JOB :: Extract each record and reproduce it exactly.

INFORMATION GIVEN ::
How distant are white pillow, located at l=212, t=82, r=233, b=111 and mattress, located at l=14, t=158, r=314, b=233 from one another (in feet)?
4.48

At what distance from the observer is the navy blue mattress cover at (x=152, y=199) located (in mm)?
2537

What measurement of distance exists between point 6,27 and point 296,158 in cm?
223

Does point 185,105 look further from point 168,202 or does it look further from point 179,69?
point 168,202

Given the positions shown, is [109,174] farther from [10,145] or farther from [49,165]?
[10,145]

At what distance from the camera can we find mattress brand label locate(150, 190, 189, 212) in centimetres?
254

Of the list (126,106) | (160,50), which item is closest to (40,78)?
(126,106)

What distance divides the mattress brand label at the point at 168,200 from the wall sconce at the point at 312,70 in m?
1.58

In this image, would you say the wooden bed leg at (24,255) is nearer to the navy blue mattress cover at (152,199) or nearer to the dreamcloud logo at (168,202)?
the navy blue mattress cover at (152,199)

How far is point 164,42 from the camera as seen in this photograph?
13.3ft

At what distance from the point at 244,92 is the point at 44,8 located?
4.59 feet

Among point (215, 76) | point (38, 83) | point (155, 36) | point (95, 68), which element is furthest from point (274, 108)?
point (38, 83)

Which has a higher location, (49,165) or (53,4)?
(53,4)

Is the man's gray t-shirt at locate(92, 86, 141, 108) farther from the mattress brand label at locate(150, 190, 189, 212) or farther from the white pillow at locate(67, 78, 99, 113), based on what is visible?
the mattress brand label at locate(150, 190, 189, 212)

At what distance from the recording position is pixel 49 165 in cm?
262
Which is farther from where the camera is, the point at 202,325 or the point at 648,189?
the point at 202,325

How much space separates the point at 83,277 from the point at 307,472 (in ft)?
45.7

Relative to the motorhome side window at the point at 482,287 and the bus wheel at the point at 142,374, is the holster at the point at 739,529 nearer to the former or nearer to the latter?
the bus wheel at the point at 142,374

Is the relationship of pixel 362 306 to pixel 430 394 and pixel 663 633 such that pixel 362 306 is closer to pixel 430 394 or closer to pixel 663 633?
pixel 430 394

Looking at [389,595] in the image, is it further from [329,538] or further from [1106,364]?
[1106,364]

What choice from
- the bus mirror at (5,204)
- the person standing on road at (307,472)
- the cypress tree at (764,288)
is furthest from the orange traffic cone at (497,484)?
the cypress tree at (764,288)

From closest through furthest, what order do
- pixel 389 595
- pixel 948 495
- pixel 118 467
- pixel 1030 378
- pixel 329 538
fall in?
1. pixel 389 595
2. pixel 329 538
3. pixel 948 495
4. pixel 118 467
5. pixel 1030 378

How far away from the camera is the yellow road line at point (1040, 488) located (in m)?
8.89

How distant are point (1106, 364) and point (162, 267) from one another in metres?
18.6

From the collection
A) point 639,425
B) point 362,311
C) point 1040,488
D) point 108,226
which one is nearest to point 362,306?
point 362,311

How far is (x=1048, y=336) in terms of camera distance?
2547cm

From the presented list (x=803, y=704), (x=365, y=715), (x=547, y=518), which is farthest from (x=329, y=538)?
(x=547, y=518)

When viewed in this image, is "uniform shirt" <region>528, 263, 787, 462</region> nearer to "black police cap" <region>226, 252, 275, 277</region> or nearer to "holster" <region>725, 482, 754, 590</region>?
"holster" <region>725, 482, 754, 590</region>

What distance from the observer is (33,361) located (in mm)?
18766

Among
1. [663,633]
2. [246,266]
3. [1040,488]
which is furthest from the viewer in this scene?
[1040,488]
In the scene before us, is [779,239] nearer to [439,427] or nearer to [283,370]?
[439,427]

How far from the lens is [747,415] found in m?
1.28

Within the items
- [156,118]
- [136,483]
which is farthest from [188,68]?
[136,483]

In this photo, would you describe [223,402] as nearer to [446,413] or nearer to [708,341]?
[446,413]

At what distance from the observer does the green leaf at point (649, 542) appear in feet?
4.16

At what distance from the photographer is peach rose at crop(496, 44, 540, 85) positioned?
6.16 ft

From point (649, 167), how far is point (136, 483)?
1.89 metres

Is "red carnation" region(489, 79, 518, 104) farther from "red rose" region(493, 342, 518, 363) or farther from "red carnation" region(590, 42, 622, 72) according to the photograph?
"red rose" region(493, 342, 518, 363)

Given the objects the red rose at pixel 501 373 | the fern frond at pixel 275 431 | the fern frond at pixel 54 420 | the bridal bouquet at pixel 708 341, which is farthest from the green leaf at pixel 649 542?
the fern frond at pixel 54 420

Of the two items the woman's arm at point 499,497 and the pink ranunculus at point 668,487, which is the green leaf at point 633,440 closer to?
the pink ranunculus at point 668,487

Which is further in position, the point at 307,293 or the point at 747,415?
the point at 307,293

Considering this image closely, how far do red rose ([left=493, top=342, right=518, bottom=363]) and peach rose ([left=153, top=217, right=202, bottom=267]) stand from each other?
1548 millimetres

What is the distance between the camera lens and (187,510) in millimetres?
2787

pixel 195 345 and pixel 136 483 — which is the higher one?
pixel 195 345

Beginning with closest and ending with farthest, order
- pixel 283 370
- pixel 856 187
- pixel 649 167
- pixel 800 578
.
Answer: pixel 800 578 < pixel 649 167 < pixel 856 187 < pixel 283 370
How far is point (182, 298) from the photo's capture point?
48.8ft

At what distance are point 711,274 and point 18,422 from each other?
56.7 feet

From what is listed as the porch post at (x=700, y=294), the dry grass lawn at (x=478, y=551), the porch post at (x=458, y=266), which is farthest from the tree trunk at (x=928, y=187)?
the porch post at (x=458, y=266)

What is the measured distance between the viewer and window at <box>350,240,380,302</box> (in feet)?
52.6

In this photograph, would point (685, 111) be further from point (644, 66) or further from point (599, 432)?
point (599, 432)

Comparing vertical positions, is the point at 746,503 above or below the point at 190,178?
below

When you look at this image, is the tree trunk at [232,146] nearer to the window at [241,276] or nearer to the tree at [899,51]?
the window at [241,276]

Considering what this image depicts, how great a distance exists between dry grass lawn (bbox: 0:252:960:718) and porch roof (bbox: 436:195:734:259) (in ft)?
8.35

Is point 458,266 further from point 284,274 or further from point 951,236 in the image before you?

TASK SOLUTION ::
How distant are white pillow, located at l=212, t=82, r=233, b=111 and mattress, located at l=14, t=158, r=314, b=233 from one another (in feet)?
4.48

At what distance from the observer is the navy blue mattress cover at (x=152, y=199) located (in mm)?
2537

What measurement of distance exists between point 6,27 and point 296,158 in cm?
223

Does point 185,105 look further from point 168,202 or does it look further from point 179,69?
point 168,202

Given the positions shown, is [109,174] farther from [10,145] or farther from [49,165]?
[10,145]

At what distance from the camera can we find mattress brand label locate(150, 190, 189, 212) in centimetres?
254

Of the list (126,106) | (160,50), which item is closest to (40,78)?
(126,106)

What distance divides the mattress brand label at the point at 168,200 from the wall sconce at the point at 312,70 in m?
1.58

In this image, would you say the wooden bed leg at (24,255) is nearer to the navy blue mattress cover at (152,199) or nearer to the dreamcloud logo at (168,202)?
the navy blue mattress cover at (152,199)

How far is point 164,42 from the camera as seen in this photograph?
13.3ft

At what distance from the point at 244,92 is the point at 44,8 located?
4.59 feet

Among point (215, 76) | point (38, 83) | point (155, 36) | point (95, 68), which element is furthest from point (274, 108)?
point (38, 83)

Which has a higher location, (49,165) or (53,4)?
(53,4)

Is the man's gray t-shirt at locate(92, 86, 141, 108) farther from the mattress brand label at locate(150, 190, 189, 212) or farther from the white pillow at locate(67, 78, 99, 113), based on what is visible?
the mattress brand label at locate(150, 190, 189, 212)

At what distance from the recording position is pixel 49 165 in cm?
262
Which is farther from where the camera is, the point at 202,325 or the point at 648,189?
the point at 202,325

How much space separates the point at 83,277 from the point at 307,472 (in ft)?
45.7

Relative to the motorhome side window at the point at 482,287 and the bus wheel at the point at 142,374, is the holster at the point at 739,529 nearer to the former or nearer to the latter?
the bus wheel at the point at 142,374

Is the relationship of pixel 362 306 to pixel 430 394 and pixel 663 633 such that pixel 362 306 is closer to pixel 430 394 or closer to pixel 663 633?
pixel 430 394

Looking at [389,595] in the image, is it further from [329,538] or further from [1106,364]?
[1106,364]

What choice from
- the bus mirror at (5,204)
- the person standing on road at (307,472)
- the cypress tree at (764,288)
is furthest from the orange traffic cone at (497,484)?
the cypress tree at (764,288)

From closest through furthest, what order do
- pixel 389 595
- pixel 948 495
- pixel 118 467
- pixel 1030 378
- pixel 329 538
fall in?
1. pixel 389 595
2. pixel 329 538
3. pixel 948 495
4. pixel 118 467
5. pixel 1030 378

How far away from the camera is the yellow road line at point (1040, 488) located (in m)?
8.89

How distant are point (1106, 364) and point (162, 267) from one another in metres?
18.6

From the collection
A) point 639,425
B) point 362,311
C) point 1040,488
D) point 108,226
which one is nearest to point 362,306?
point 362,311

How far is (x=1048, y=336) in terms of camera distance?
2547cm

From the presented list (x=803, y=704), (x=365, y=715), (x=547, y=518), which is farthest from (x=329, y=538)?
(x=547, y=518)

When viewed in this image, is "uniform shirt" <region>528, 263, 787, 462</region> nearer to "black police cap" <region>226, 252, 275, 277</region> or nearer to "holster" <region>725, 482, 754, 590</region>?
"holster" <region>725, 482, 754, 590</region>

What distance from the observer is (33,361) located (in mm)?
18766

Among
1. [663,633]
2. [246,266]
3. [1040,488]
which is furthest from the viewer in this scene?
[1040,488]
In the scene before us, is [779,239] nearer to [439,427] or nearer to [283,370]?
[439,427]

How far from the lens is [747,415] found in m?
1.28

Within the items
- [156,118]
- [136,483]
which is farthest from [188,68]?
[136,483]

In this photo, would you describe [223,402] as nearer to [446,413] or nearer to [708,341]?
[446,413]

At what distance from the observer does the green leaf at point (649, 542) appear in feet?
4.16

At what distance from the photographer is peach rose at crop(496, 44, 540, 85) positioned?
6.16 ft

From point (649, 167), how far is point (136, 483)?
1.89 metres

Is "red carnation" region(489, 79, 518, 104) farther from "red rose" region(493, 342, 518, 363) or farther from "red carnation" region(590, 42, 622, 72) according to the photograph?
"red rose" region(493, 342, 518, 363)

Given the objects the red rose at pixel 501 373 | the fern frond at pixel 275 431 | the fern frond at pixel 54 420 | the bridal bouquet at pixel 708 341, which is farthest from the green leaf at pixel 649 542?
the fern frond at pixel 54 420

Of the two items the woman's arm at point 499,497 and the pink ranunculus at point 668,487, which is the green leaf at point 633,440 closer to?
the pink ranunculus at point 668,487

Which is further in position, the point at 307,293 or the point at 747,415?
the point at 307,293

Considering this image closely, how far do red rose ([left=493, top=342, right=518, bottom=363]) and peach rose ([left=153, top=217, right=202, bottom=267]) stand from each other?
1548 millimetres

What is the distance between the camera lens and (187,510) in millimetres?
2787

pixel 195 345 and pixel 136 483 — which is the higher one?
pixel 195 345

Beginning with closest and ending with farthest, order
- pixel 283 370
- pixel 856 187
- pixel 649 167
- pixel 800 578
.
Answer: pixel 800 578 < pixel 649 167 < pixel 856 187 < pixel 283 370
How far is point (182, 298) from the photo's capture point?
48.8ft

At what distance are point 711,274 and point 18,422 from each other?
56.7 feet

From what is listed as the porch post at (x=700, y=294), the dry grass lawn at (x=478, y=551), the porch post at (x=458, y=266), which is farthest from the tree trunk at (x=928, y=187)?
the porch post at (x=458, y=266)

What is the measured distance between the viewer and window at <box>350,240,380,302</box> (in feet)?
52.6

In this photograph, would point (685, 111) be further from point (644, 66) or further from point (599, 432)?
point (599, 432)

Comparing vertical positions, is the point at 746,503 above or below the point at 190,178?
below

When you look at this image, is the tree trunk at [232,146] nearer to the window at [241,276] or nearer to the tree at [899,51]?
the window at [241,276]

Considering what this image depicts, how great a distance exists between dry grass lawn (bbox: 0:252:960:718) and porch roof (bbox: 436:195:734:259) (in ft)?
8.35

Is point 458,266 further from point 284,274 or further from point 951,236 in the image before you?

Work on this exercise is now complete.